Issue 6347 - JLDAP: LDIFReader should use UTF-8 character set instead of US-ASCII
Summary: JLDAP: LDIFReader should use UTF-8 character set instead of US-ASCII
Status: UNCONFIRMED
Alias: None
Product: JLDAP
Classification: Unclassified
Component: JLDAP (show other issues)
Version: unspecified
Hardware: All All
: --- normal
Target Milestone: ---
Assignee: OpenLDAP project
URL:
Keywords:
Depends on:
Blocks:
 
Reported: 2009-10-23 09:07 UTC by sbrys@novell.com
Modified: 2020-04-30 18:56 UTC (History)
0 users

See Also:


Attachments

Note You need to log in before you can comment on or make changes to this issue.
Description sbrys@novell.com 2009-10-23 09:07:27 UTC
Full_Name: 
Version: 
OS: 
URL: ftp://ftp.openldap.org/incoming/
Submission from: (NULL) (81.240.252.176)


The JLDAP com.novell.ldap.LDIFWriter class uses the UTF-8 character set when
writing LDIF content to output streams.
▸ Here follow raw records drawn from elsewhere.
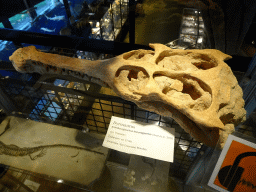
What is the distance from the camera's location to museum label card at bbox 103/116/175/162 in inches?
55.8

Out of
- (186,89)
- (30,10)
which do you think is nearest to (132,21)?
(186,89)

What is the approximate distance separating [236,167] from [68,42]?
243cm

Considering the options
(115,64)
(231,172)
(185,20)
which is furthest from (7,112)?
(185,20)

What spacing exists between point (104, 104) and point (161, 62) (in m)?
0.74

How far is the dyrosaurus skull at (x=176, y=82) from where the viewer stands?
1.31 meters

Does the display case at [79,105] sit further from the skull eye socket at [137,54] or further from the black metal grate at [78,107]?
the skull eye socket at [137,54]

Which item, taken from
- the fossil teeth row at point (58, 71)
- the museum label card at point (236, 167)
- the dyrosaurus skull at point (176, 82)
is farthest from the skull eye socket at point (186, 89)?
the fossil teeth row at point (58, 71)

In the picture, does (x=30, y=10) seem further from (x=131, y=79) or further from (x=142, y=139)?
(x=142, y=139)

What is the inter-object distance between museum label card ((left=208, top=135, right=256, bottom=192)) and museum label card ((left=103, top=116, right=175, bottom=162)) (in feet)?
1.46

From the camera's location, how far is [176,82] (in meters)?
1.49

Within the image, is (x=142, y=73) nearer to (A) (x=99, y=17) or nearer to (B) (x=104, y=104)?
(B) (x=104, y=104)

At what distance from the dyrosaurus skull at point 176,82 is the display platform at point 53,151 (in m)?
0.58

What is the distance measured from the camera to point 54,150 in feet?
5.71

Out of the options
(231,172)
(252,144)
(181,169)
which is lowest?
(181,169)
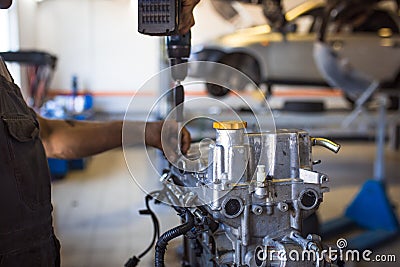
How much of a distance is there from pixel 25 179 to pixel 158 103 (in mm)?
413

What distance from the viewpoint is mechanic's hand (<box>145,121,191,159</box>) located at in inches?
38.2

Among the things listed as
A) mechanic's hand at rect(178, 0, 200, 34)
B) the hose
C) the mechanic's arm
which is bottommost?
the hose

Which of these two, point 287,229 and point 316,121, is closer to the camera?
point 287,229

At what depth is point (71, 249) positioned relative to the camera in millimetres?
2447

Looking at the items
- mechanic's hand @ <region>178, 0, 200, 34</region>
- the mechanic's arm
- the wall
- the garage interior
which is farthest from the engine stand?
the wall

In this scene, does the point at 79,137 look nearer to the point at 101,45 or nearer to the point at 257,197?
the point at 257,197

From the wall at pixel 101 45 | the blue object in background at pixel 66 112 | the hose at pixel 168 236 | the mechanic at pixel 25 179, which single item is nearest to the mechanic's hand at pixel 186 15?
the mechanic at pixel 25 179

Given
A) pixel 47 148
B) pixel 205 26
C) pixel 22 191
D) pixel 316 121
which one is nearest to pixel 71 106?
pixel 205 26

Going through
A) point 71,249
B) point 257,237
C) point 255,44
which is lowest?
point 71,249

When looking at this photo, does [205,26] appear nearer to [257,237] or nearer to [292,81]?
[292,81]

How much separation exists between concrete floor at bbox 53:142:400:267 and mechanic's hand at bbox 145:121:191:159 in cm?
6

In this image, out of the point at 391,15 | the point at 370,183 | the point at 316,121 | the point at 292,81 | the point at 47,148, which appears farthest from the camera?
the point at 292,81

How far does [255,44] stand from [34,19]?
10.6ft

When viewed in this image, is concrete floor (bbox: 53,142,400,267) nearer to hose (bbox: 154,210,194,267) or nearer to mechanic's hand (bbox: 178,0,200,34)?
hose (bbox: 154,210,194,267)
However, the com.novell.ldap.LDIFReader
class uses the US-ASCII character set to read LDIF content from input streams.
The LDIFReader class should also use UTF-8, so LDIF files containing special
characters can be read successfully.

Proposed patch for

   http://www.openldap.org/devel/cvsweb.cgi/~checkout~/com/novell/ldap/util/LDIFReader.java?rev=1.42&cvsroot=JLDAP&hideattic=1&sortbydate=0

-----------------------/snip/-----------------------
--- LDIFReader.java.ori	2009-10-23 10:56:00.000000000 +0200
+++ LDIFReader.java	2009-10-23 10:56:35.000000000 +0200
@@ -117,7 +117,7 @@
         }
 
         setVersion( version );
-        InputStreamReader isr = new InputStreamReader(in, "US-ASCII");
+        InputStreamReader isr = new InputStreamReader(in, "UTF-8");
         bufReader = new BufferedReader(isr);
 
         // In order to determine if it is a LDIF content file or LDIF change
-----------------------/snip/-----------------------
Comment 1 Howard Chu 2009-11-30 04:44:26 UTC
moved from Incoming to Contrib
Comment 2 drmuey+github 2020-04-30 18:30:19 UTC
Would this make it so that non-ascii strings ar enot base 64 encoded?
Comment 3 Howard Chu 2020-04-30 18:56:14 UTC
(In reply to drmuey+github from comment #2)
> Would this make it so that non-ascii strings ar enot base 64 encoded?

Changing how the reader works has no bearing on whether the writer does base 64 encoding. Your question makes no sense.

The LDIF spec says the input values may be in UTF8 or base64 encoded, so this is a legitimate bug that should be fixed.